▶ _What the task requires_
Please copy the records below line for line, leaving out the pictures.

▶ _Data rows_
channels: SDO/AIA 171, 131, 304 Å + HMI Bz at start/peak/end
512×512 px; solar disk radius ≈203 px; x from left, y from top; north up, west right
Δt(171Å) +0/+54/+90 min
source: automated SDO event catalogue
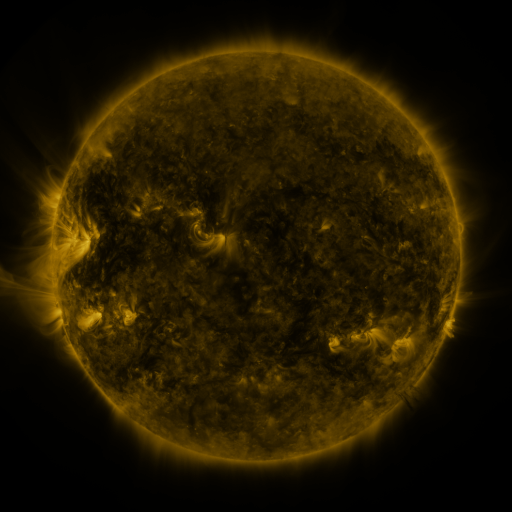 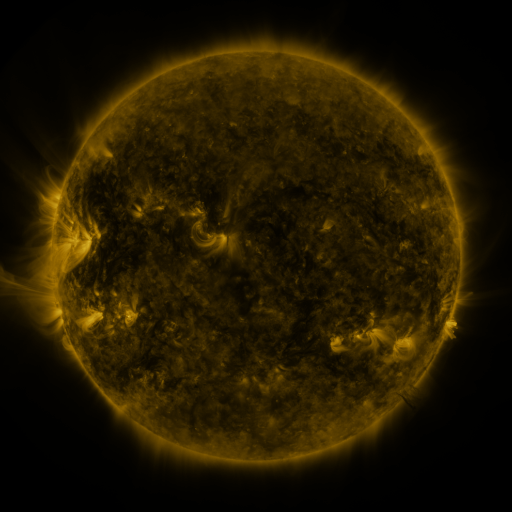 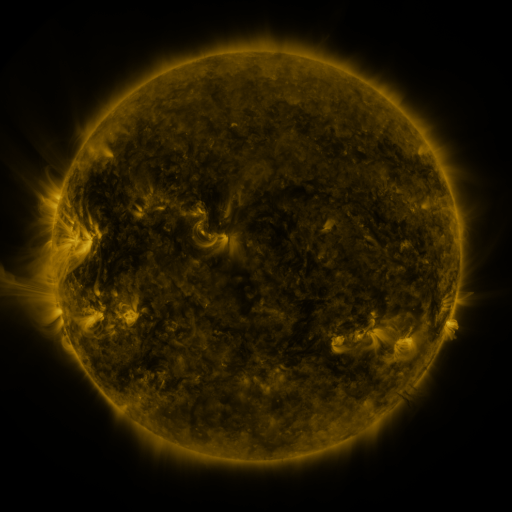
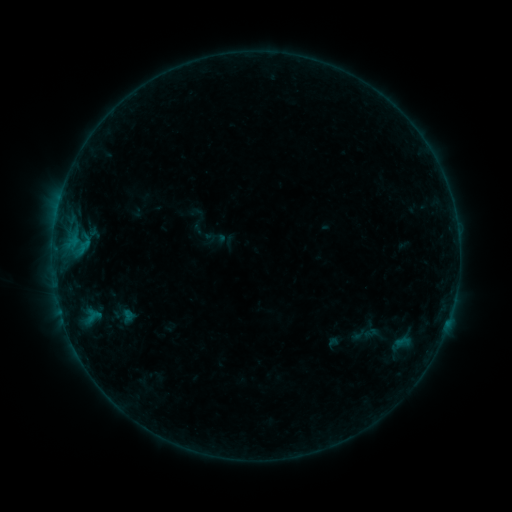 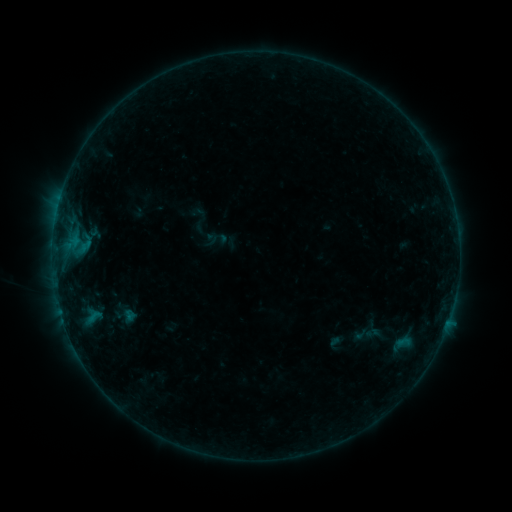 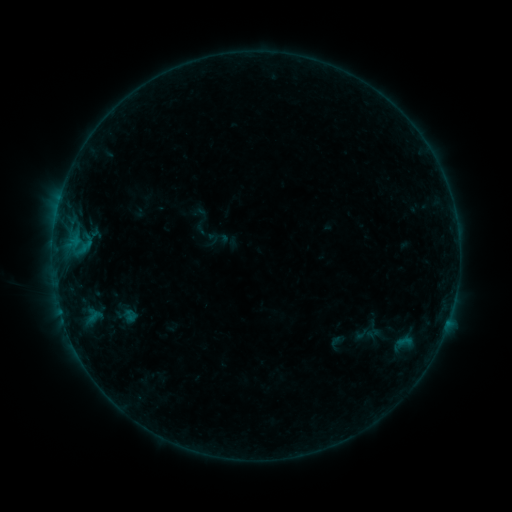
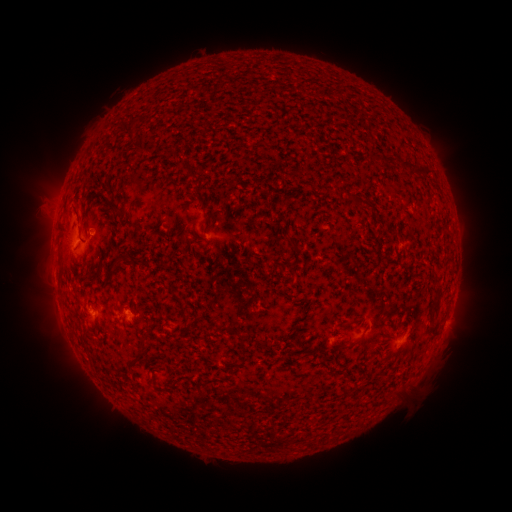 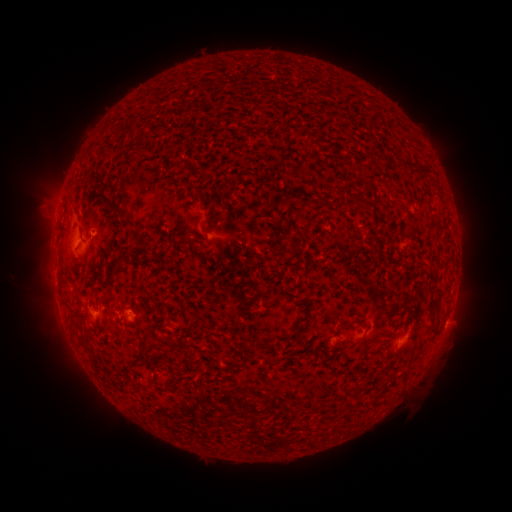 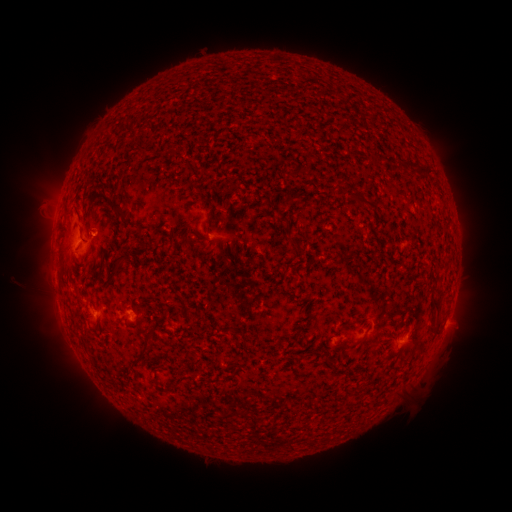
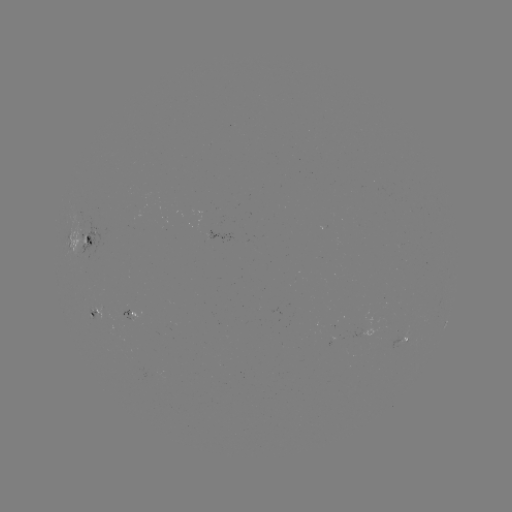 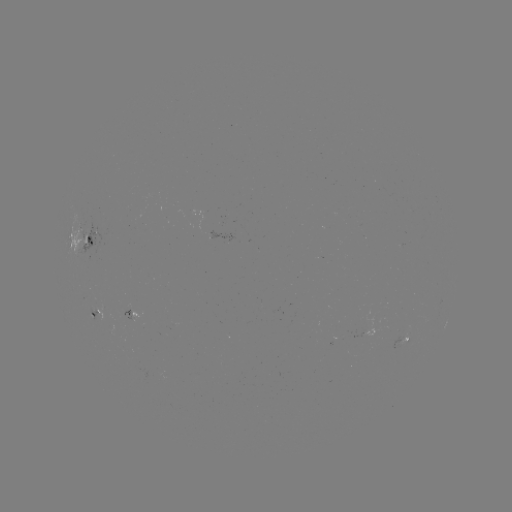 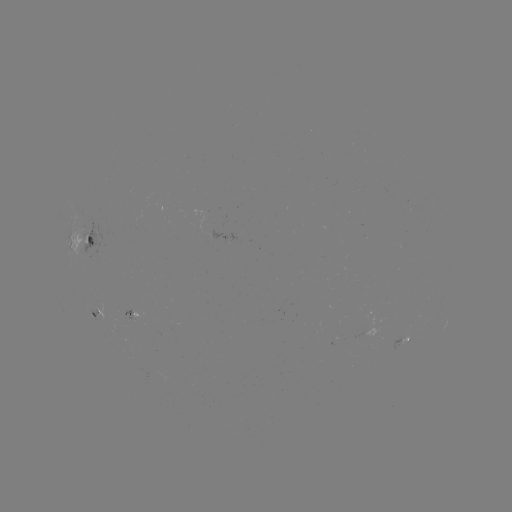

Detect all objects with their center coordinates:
emerging-flux region: (87, 239)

▶ _Task result_
channels: SDO/AIA 171, 131, 304 Å + HMI Bz at start/peak/end
512×512 px; solar disk radius ≈203 px; x from left, y from top; north up, west right
Δt(171Å) +0/+54/+90 min
source: automated SDO event catalogue

Detect all objects with their center coordinates:
emerging-flux region: (87, 239)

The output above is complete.